I guess that there are a lot of Domo/Zwave installations out there and the admins have no glue what happens when pressing the update button and all zwave devices lost contact…
I made the switch to ZWAVE-JS-UI. It works and it works way better than OpenZwave. My Domoticz was crashing everytime when i enabled/disabled the plugin. Even after completly rebuild the zwave stick. I think the reason were the Fibaro motion sensors.
When i started with Zwave JS UI. I exclude and then include the nodes one by one. Zwave works very stable now. The UI is very user friendly.
Als the MQTT connect works fine.
i run a rpi 3b+, domoticz v2022.2, rasbian buster, today i tried to install z-wave js ui, but the installation didnt work, i dont run docker, which installation metod should i use?
tjabas wrote: ↑Thursday 28 December 2023 1:26
i run a rpi 3b+, domoticz v2022.2, rasbian buster, today i tried to install z-wave js ui, but the installation didnt work, i dont run docker, which installation metod should i use?
How did you try to install then?
Snap or docker are the way to go. Enough posts in this topic on that.
MikeyMan wrote: ↑Thursday 28 December 2023 6:42
Snap or docker are the way to go.
That should not be the way to go if this thing was not designed with too many avoidable dependencies. Really hope there is indeed a way to avoid this containerization stuff, but did not tried myself and not willing to for now: Being compelled to this to drive some simple serial HW, that's really good sign of bad design choices & some users have unforeseeable issues over time quite far from the move to this accidentally working sw pile... Just cannot afford this on my system.
In the end, this dependency nightmare already difficult to install for users will also be difficult to maintain & really hope some zwave controllers will embed MQTT layer before I need some more hardware unsupported by OZW so I could avoid zwavejs at all.
MikeyMan wrote: ↑Thursday 28 December 2023 6:42
Snap or docker are the way to go.
That should not be the way to go if this thing was not designed with too many avoidable dependencies. Really hope there is indeed a way to avoid this containerization stuff, but did not tried myself and not willing to for now: Being compelled to this to drive some simple serial HW, that's really good sign of bad design choices & some users have unforeseeable issues over time quite far from the move to this accidentally working sw pile... Just cannot afford this on my system.

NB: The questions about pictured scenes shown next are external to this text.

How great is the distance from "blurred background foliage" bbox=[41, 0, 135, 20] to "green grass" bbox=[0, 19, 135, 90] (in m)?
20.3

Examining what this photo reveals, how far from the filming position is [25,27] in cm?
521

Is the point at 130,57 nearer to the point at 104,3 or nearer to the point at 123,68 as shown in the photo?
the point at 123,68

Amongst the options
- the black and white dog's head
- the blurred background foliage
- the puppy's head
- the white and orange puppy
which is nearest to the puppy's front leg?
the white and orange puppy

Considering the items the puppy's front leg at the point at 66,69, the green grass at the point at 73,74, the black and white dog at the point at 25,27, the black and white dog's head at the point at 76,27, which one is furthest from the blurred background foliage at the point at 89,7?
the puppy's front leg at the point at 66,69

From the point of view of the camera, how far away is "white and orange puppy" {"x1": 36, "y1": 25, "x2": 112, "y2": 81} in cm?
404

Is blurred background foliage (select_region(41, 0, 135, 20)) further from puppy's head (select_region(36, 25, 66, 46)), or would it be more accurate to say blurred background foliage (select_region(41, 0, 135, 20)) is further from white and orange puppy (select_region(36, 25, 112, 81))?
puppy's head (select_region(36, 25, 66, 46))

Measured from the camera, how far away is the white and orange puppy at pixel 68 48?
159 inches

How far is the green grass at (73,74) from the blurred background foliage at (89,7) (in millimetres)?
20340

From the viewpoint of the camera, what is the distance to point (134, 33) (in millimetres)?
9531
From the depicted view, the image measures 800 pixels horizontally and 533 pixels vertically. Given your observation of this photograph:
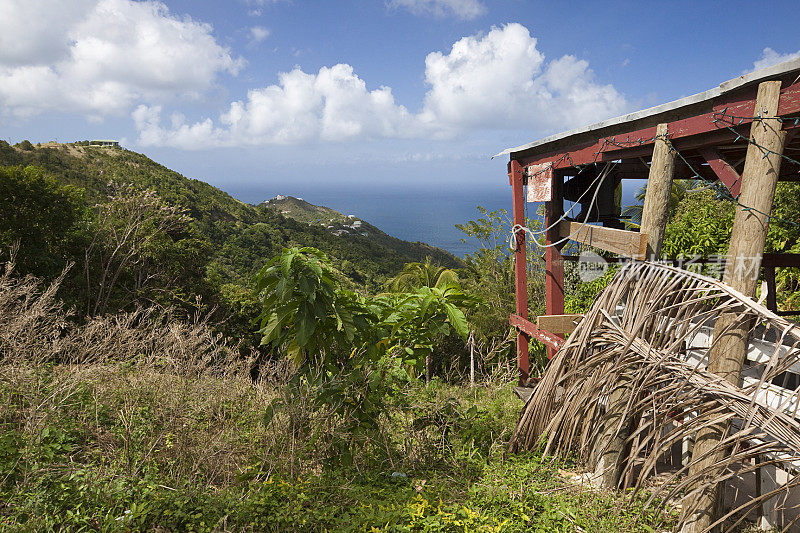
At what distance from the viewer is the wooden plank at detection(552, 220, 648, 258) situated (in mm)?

In the end, this dependency nightmare already difficult to install for users will also be difficult to maintain & really hope some zwave controllers will embed MQTT layer before I need some more hardware unsupported by OZW so I could avoid zwavejs at all.
Oh that i fully agree with.
Home automation software should really be a one stop shop. And Domoticz is getting further and further from this.
Both zwave and Shelly are now much more difficult to implement than before.
I've mostly stopped using domoticz recently, and moved to Home Assistant. And although there are many drawbacks to that as well, it is starting to win the battle hugely.
forumdomo wrote:Sometimes I hate open source. If one developer has no longer fun, the project is dead. Software communism not always works.
Did you sponsor the original developer by any means?
Even in communism era everybody had to work and that with only a mediocre outcome. IMO there are 3 options for you:
- Add to the community with coding
- (financially) sponsor the coder
- buy commercial software
O, and the last one: use what it is supplied as is and be thankful for the creativity and effort that someone else put in.
MikeyMan wrote: ↑Thursday 28 December 2023 9:06
I've mostly stopped using domoticz recently, and moved to Home Assistant. And although there are many drawbacks to that as well, it is starting to win the battle hugely.
I'm not on this path (maybe Debian founder should also not have, 8 years ago)... Too many personal investment in my system & HA is on the same dirty containerization/docker path, even if probably better hidden to users.
As soon as they do not release a version of Domoticz where Zwave is not simply implemented as before, I am switching to another system. Things have to be simpler and for a program to be used by the majority it must be made easy and friendly.